Avete presente quando in giro sentite parlare di austerità, di apertura del mercato, di allentamento dei vincoli corporativi degli ordini professionali? Beh, alla Camera non se ne sono accorti. La commissione Affari sociali di Montecitorio questa settimana ha in calendario l’imprescindibile discussione sulla proposta di legge: “Riconoscimento e disciplina della chiropratica come professione sanitaria primaria e istituzione dell’albo professionale dei chiropratici“.

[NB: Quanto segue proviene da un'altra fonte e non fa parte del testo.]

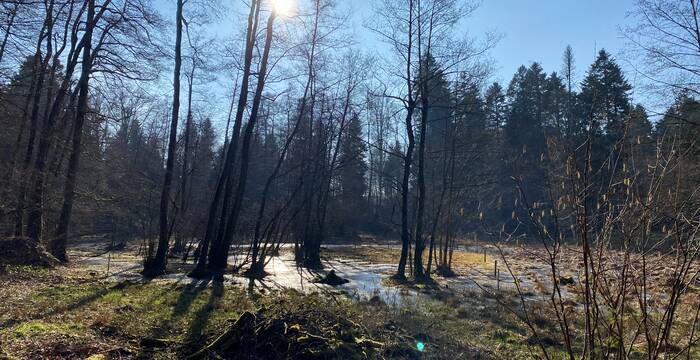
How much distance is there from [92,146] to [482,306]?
16.5 metres

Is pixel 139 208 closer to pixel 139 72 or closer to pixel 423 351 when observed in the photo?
pixel 139 72

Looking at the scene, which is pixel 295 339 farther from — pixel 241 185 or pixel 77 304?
pixel 241 185

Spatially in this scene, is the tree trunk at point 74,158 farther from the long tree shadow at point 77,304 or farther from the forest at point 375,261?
the long tree shadow at point 77,304

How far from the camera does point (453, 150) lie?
20.2 meters

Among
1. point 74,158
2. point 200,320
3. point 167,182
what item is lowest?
point 200,320

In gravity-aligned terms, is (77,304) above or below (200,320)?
above

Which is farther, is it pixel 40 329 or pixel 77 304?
pixel 77 304

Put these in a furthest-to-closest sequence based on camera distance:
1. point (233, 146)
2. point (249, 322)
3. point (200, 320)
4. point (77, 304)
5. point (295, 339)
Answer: point (233, 146), point (77, 304), point (200, 320), point (249, 322), point (295, 339)

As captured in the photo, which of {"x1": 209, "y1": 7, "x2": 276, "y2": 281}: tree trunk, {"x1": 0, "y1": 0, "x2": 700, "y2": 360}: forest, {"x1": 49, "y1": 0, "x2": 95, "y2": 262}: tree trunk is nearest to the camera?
{"x1": 0, "y1": 0, "x2": 700, "y2": 360}: forest

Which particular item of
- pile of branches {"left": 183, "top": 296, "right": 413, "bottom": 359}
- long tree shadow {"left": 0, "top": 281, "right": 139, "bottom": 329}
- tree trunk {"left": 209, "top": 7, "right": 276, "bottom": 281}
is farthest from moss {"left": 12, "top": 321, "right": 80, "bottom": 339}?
tree trunk {"left": 209, "top": 7, "right": 276, "bottom": 281}

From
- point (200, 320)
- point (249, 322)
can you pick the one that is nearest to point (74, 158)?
point (200, 320)

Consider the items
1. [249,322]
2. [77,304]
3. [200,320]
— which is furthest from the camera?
[77,304]

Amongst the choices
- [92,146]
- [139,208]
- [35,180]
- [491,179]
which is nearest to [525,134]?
[491,179]

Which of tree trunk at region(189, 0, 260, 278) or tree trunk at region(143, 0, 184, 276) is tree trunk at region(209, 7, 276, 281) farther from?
tree trunk at region(143, 0, 184, 276)
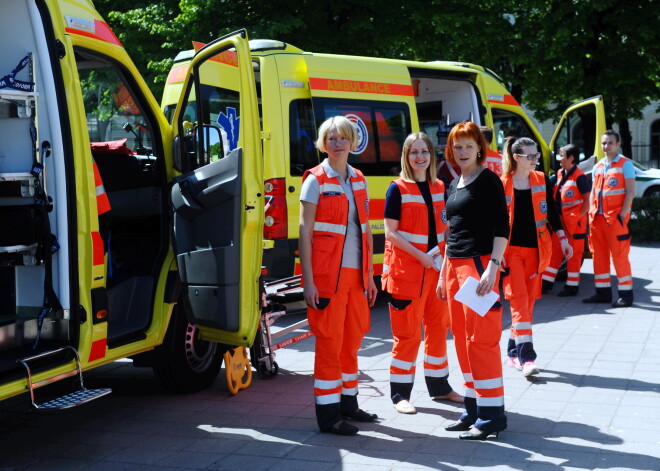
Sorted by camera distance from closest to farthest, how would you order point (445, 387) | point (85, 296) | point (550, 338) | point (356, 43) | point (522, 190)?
point (85, 296) → point (445, 387) → point (522, 190) → point (550, 338) → point (356, 43)

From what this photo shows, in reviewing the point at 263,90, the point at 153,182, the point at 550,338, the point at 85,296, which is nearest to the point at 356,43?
the point at 263,90

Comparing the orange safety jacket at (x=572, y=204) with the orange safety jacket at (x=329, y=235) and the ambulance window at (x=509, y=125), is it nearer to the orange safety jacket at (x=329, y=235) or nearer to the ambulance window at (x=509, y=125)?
the ambulance window at (x=509, y=125)

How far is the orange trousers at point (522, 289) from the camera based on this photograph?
6516mm

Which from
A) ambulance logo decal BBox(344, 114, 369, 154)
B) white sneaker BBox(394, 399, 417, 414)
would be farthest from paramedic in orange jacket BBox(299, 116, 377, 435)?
ambulance logo decal BBox(344, 114, 369, 154)

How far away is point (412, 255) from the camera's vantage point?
5500mm

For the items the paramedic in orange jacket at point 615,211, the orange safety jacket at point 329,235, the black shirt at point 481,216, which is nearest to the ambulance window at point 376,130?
the paramedic in orange jacket at point 615,211

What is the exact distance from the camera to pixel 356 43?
17.9 metres

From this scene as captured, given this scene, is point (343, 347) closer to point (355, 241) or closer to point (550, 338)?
point (355, 241)

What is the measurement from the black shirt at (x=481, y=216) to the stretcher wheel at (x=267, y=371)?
2.04 meters

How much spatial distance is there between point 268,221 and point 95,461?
4120 mm

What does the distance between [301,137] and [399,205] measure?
3.62 metres

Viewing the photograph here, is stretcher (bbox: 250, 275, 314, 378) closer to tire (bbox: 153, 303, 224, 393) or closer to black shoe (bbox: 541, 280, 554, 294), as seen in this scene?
tire (bbox: 153, 303, 224, 393)

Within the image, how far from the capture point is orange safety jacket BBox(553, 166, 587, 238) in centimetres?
1054

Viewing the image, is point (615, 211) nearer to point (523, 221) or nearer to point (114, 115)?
point (523, 221)
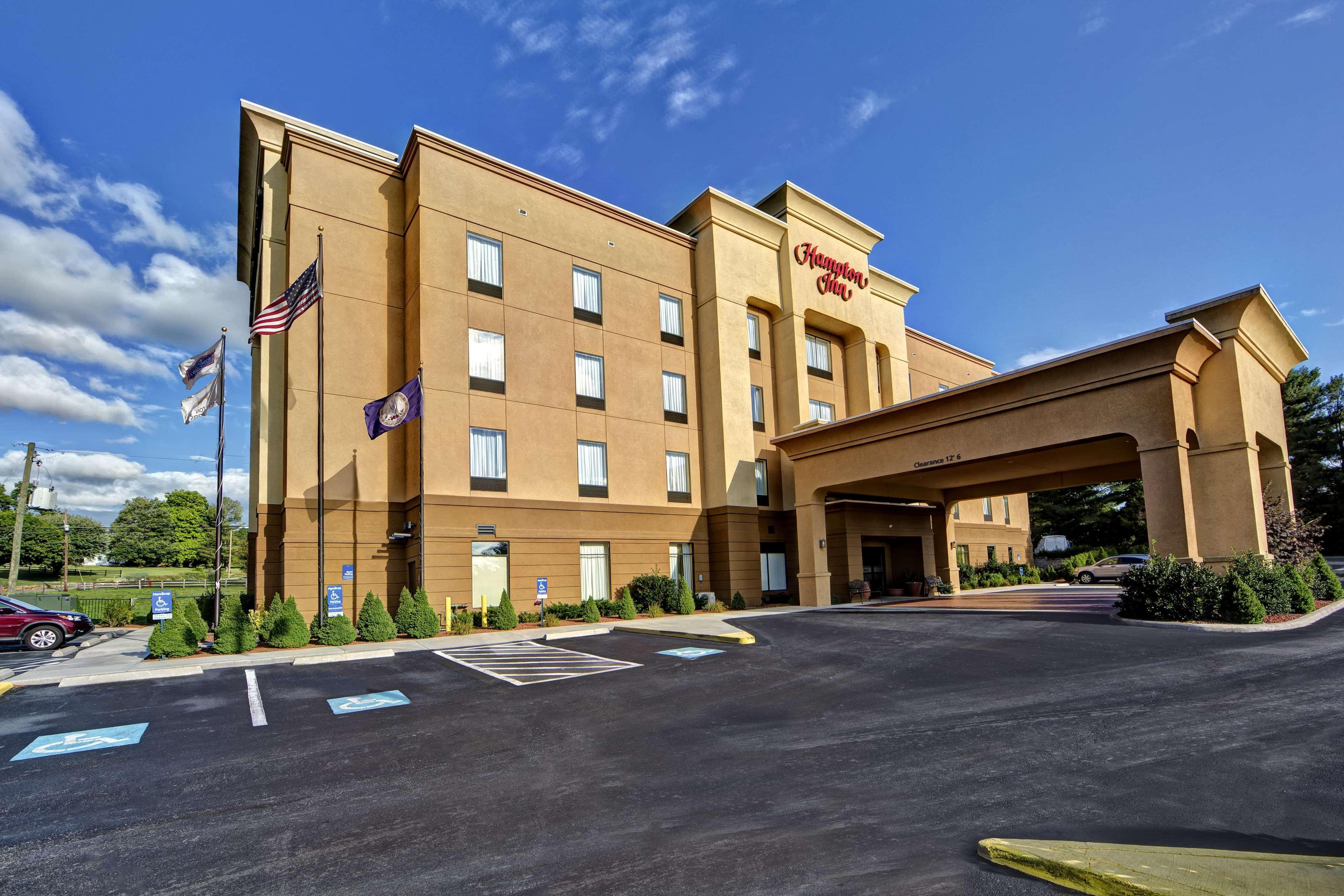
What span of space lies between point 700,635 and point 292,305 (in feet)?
46.8

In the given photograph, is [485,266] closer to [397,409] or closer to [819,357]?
[397,409]

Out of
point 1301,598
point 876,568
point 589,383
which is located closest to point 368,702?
point 589,383

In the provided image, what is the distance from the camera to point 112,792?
6.80m

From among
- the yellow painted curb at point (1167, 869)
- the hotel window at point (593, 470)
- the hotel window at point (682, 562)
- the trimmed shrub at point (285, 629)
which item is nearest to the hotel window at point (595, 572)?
the hotel window at point (593, 470)

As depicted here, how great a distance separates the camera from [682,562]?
28.6 m

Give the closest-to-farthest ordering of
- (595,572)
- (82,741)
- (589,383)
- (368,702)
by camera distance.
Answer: (82,741) → (368,702) → (595,572) → (589,383)

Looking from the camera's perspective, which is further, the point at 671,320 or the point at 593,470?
the point at 671,320

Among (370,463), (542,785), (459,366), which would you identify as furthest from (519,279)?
(542,785)

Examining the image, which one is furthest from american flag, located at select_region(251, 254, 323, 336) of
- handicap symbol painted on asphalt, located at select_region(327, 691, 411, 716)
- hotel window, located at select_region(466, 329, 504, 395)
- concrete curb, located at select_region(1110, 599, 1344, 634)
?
concrete curb, located at select_region(1110, 599, 1344, 634)

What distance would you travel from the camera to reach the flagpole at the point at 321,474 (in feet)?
65.7

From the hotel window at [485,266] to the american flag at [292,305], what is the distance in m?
5.32

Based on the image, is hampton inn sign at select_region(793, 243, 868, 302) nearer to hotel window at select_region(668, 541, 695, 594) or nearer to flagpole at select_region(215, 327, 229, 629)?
hotel window at select_region(668, 541, 695, 594)

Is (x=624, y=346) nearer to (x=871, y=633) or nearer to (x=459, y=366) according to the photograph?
(x=459, y=366)

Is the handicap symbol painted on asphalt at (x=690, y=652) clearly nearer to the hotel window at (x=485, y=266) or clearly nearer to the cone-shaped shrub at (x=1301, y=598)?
the cone-shaped shrub at (x=1301, y=598)
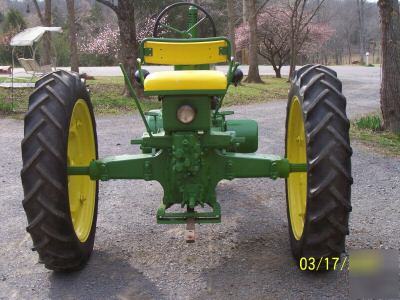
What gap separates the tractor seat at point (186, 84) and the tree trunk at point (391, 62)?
5.97 metres

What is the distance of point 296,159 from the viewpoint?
4.28m

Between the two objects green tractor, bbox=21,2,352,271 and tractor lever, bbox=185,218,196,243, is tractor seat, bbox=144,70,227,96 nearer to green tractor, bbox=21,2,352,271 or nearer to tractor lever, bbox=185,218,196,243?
green tractor, bbox=21,2,352,271

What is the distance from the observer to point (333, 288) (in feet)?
10.5

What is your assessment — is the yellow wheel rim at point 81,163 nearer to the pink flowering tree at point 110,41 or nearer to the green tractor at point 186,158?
the green tractor at point 186,158

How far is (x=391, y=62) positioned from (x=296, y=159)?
482 cm

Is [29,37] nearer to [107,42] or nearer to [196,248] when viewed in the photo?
[196,248]

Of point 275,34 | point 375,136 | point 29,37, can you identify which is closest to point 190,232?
point 375,136

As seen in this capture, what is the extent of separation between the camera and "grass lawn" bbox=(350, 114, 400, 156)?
300 inches

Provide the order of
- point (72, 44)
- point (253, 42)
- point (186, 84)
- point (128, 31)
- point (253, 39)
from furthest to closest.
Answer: point (253, 42) < point (253, 39) < point (72, 44) < point (128, 31) < point (186, 84)

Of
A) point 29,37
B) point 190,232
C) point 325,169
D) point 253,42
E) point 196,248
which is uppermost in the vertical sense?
point 29,37

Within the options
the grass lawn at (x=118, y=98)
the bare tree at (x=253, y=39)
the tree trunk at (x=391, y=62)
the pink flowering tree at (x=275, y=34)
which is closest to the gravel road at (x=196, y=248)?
the tree trunk at (x=391, y=62)

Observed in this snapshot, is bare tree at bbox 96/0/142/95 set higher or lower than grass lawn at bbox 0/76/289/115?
higher

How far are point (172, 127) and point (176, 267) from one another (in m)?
1.01

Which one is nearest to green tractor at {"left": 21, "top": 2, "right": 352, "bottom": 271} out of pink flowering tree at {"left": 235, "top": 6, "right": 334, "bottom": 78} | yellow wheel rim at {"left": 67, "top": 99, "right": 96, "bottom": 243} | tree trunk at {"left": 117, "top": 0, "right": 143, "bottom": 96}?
yellow wheel rim at {"left": 67, "top": 99, "right": 96, "bottom": 243}
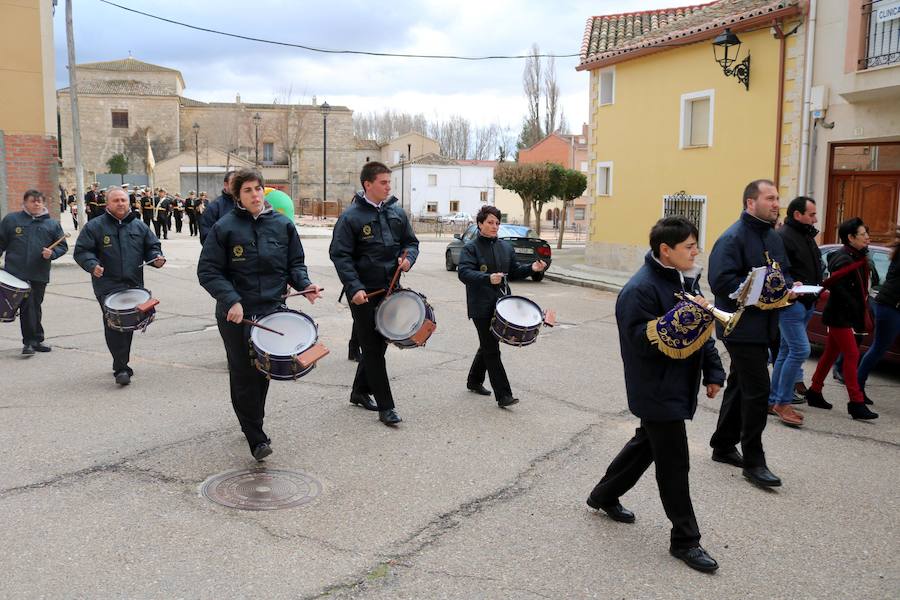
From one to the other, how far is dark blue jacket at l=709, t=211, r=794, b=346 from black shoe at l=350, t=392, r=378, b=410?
9.88 feet

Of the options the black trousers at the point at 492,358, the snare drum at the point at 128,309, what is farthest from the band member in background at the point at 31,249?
the black trousers at the point at 492,358

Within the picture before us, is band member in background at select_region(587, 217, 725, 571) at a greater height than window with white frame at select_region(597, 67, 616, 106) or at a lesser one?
lesser

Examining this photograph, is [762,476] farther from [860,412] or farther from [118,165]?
[118,165]

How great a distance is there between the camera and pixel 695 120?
1891 centimetres

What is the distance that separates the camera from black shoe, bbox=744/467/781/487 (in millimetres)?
5098

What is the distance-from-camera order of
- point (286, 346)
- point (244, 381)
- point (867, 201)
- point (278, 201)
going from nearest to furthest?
point (286, 346) → point (244, 381) → point (278, 201) → point (867, 201)

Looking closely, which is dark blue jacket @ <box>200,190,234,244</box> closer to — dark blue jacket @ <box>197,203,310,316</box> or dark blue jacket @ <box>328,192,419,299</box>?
dark blue jacket @ <box>328,192,419,299</box>

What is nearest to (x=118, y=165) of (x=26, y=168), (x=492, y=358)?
(x=26, y=168)

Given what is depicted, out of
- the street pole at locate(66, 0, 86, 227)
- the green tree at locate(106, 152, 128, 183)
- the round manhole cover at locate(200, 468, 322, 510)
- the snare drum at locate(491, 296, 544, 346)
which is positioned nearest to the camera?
the round manhole cover at locate(200, 468, 322, 510)

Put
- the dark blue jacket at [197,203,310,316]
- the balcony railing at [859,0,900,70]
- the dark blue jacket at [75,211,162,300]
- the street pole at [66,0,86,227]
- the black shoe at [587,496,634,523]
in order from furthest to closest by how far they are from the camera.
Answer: the street pole at [66,0,86,227], the balcony railing at [859,0,900,70], the dark blue jacket at [75,211,162,300], the dark blue jacket at [197,203,310,316], the black shoe at [587,496,634,523]

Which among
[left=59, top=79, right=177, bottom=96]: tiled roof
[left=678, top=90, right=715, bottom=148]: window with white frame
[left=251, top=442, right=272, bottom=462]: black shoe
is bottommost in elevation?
[left=251, top=442, right=272, bottom=462]: black shoe

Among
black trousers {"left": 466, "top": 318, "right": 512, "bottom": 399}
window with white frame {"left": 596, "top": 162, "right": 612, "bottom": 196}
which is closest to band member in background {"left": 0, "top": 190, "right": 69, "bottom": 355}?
black trousers {"left": 466, "top": 318, "right": 512, "bottom": 399}

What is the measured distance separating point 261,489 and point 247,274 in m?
1.42

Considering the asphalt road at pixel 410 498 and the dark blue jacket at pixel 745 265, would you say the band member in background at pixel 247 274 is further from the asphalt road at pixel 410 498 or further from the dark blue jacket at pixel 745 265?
the dark blue jacket at pixel 745 265
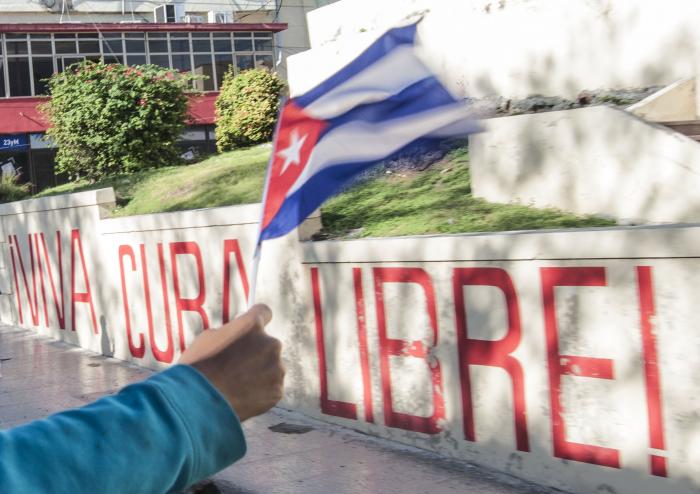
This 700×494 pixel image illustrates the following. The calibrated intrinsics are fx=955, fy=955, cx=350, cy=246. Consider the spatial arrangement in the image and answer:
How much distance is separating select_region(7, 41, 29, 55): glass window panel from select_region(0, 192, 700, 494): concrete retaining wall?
29.3m

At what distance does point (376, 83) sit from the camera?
266 cm

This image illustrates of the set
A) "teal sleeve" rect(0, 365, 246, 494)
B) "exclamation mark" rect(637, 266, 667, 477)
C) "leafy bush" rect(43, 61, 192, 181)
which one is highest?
"leafy bush" rect(43, 61, 192, 181)

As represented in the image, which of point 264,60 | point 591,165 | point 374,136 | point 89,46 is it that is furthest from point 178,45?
point 374,136

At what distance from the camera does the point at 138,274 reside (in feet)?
32.5

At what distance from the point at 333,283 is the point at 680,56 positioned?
3.42 meters

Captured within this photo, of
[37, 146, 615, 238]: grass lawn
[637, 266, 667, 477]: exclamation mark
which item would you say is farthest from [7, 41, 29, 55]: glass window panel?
[637, 266, 667, 477]: exclamation mark

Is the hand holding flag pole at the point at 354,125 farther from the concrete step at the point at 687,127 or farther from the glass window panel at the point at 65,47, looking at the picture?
the glass window panel at the point at 65,47

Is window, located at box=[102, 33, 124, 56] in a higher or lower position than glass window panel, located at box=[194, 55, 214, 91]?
higher

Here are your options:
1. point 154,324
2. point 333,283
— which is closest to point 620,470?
point 333,283

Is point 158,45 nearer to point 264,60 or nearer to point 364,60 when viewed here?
point 264,60

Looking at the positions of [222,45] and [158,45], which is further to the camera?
[222,45]

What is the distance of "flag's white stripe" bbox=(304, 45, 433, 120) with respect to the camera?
2582 millimetres

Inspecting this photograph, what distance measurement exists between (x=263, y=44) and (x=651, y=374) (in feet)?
119

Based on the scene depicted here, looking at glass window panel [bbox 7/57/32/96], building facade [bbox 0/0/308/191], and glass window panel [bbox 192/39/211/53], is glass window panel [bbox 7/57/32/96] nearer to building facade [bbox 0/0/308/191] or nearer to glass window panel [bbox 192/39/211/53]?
building facade [bbox 0/0/308/191]
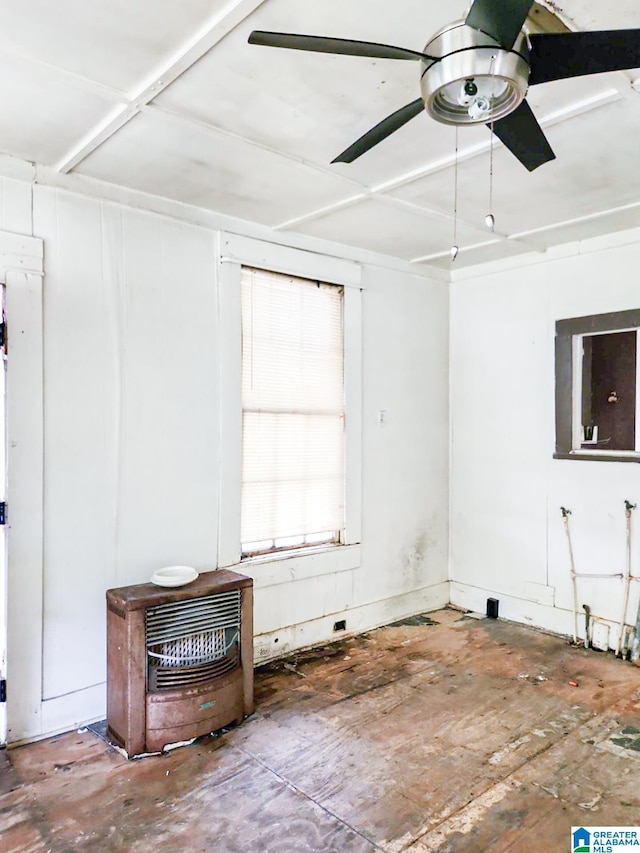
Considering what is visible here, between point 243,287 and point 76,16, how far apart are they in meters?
2.11

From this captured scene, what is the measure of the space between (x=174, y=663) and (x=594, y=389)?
11.9 ft

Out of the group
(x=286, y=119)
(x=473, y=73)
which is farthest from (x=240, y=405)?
(x=473, y=73)

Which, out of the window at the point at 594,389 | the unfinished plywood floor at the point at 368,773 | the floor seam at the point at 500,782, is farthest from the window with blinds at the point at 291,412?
the floor seam at the point at 500,782

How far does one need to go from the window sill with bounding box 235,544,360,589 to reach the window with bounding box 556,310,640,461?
1.84 m

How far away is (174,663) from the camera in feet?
9.87

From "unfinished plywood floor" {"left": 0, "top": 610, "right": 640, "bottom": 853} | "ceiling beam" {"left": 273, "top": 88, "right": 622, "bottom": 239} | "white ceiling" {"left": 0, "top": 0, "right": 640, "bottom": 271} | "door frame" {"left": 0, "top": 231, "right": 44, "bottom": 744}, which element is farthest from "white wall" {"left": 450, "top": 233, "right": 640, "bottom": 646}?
"door frame" {"left": 0, "top": 231, "right": 44, "bottom": 744}

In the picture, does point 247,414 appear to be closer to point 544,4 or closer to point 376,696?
point 376,696

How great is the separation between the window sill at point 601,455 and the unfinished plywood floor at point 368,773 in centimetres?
142

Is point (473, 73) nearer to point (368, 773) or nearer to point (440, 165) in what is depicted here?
point (440, 165)

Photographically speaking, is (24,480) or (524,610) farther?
(524,610)

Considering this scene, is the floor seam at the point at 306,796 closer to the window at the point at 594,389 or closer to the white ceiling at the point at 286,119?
the white ceiling at the point at 286,119

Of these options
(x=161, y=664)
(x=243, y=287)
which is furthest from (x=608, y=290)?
(x=161, y=664)

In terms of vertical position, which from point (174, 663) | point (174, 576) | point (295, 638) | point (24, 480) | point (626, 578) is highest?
point (24, 480)

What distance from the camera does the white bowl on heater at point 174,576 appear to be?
3.18 m
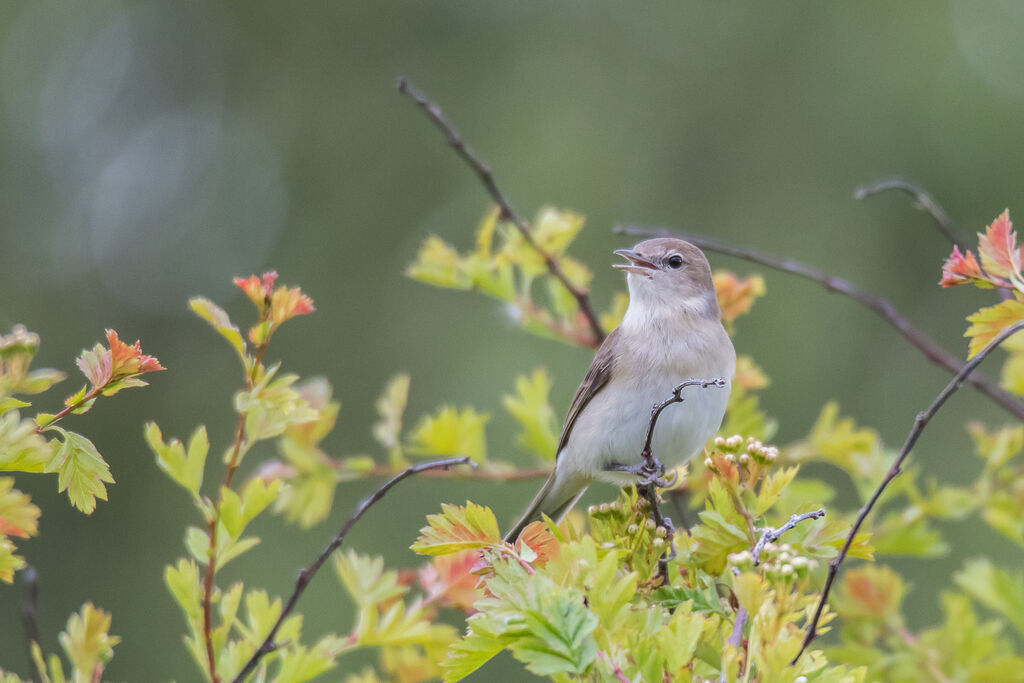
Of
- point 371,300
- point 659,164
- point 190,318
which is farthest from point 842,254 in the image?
point 190,318

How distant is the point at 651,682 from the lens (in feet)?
4.03

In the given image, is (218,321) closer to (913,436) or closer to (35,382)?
(35,382)

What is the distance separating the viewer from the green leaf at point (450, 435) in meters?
2.68

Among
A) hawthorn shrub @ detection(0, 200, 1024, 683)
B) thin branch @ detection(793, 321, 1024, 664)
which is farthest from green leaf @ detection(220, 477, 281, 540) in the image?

È “una disciplina scientifica olistica e un’arte curativa”, spiegano sul sito chiropratica.com. Che si occupa dei problemi che implicano la colonna spinale, che possono generare disfunzioni alla funzionalità del corpo, specialmente al sistema nervoso”. Una sorta di fisioterapia della schiena che “si concentra sul trattare le cause che provocano i problemi fisici invece di trattare i sintomi”.

Parli di medicina alternativa e pensi a Domenico Scilipoti. E in effetti la sua firma si trova tra quelle della trentina di deputati che sottoscrivono una proposta singolare. Non tanto nei contenuti. Se la chiropratica abbia o meno la dignità di assurgere a disciplina medica o paramedica è un dibattito che lasciamo agli esperti.

Il fatto è che Scilipoti e un’altra trentina di deputati, prevalentemente di area pidiellina, propongono da un lato l’istituzione di una laurea dedicata alla materia, dalla durata non inferiore ai cinque anni. Dall’altra l’istituzione di un albo professionale dei chiropratici. Tutto questo in un periodo nel quale si sta faticosamente provando a razionalizzare la spesa pubblica – anche sopprimendo i corsi di laurea meno frequentati – e ad arginare l’invadenza degli ordini professionali nella vita sociale ed economica del paese.

“Chi sa praticare bene la chiropratica può dare sollievo a diverse patologie”, spiega il dottor Mario Pennisi, chirurgo ortopedico all’ospedale di Catania, “anche se in giro ci sono tanti ciarlatani, che si improvvisano per quel che non sono. Ma la strada dovrebbe essere quella della fisioterapia. Il chiropratico dovrebbe acquisire tutte le competenze del fisioterapista, per poi specializzarsi e iscriversi a quell’albo”. Nessun ordine da istituire, dunque,  né corsi di laurea da organizzare. Ci sono già, e senza ulteriori oneri a carico dei contribuenti.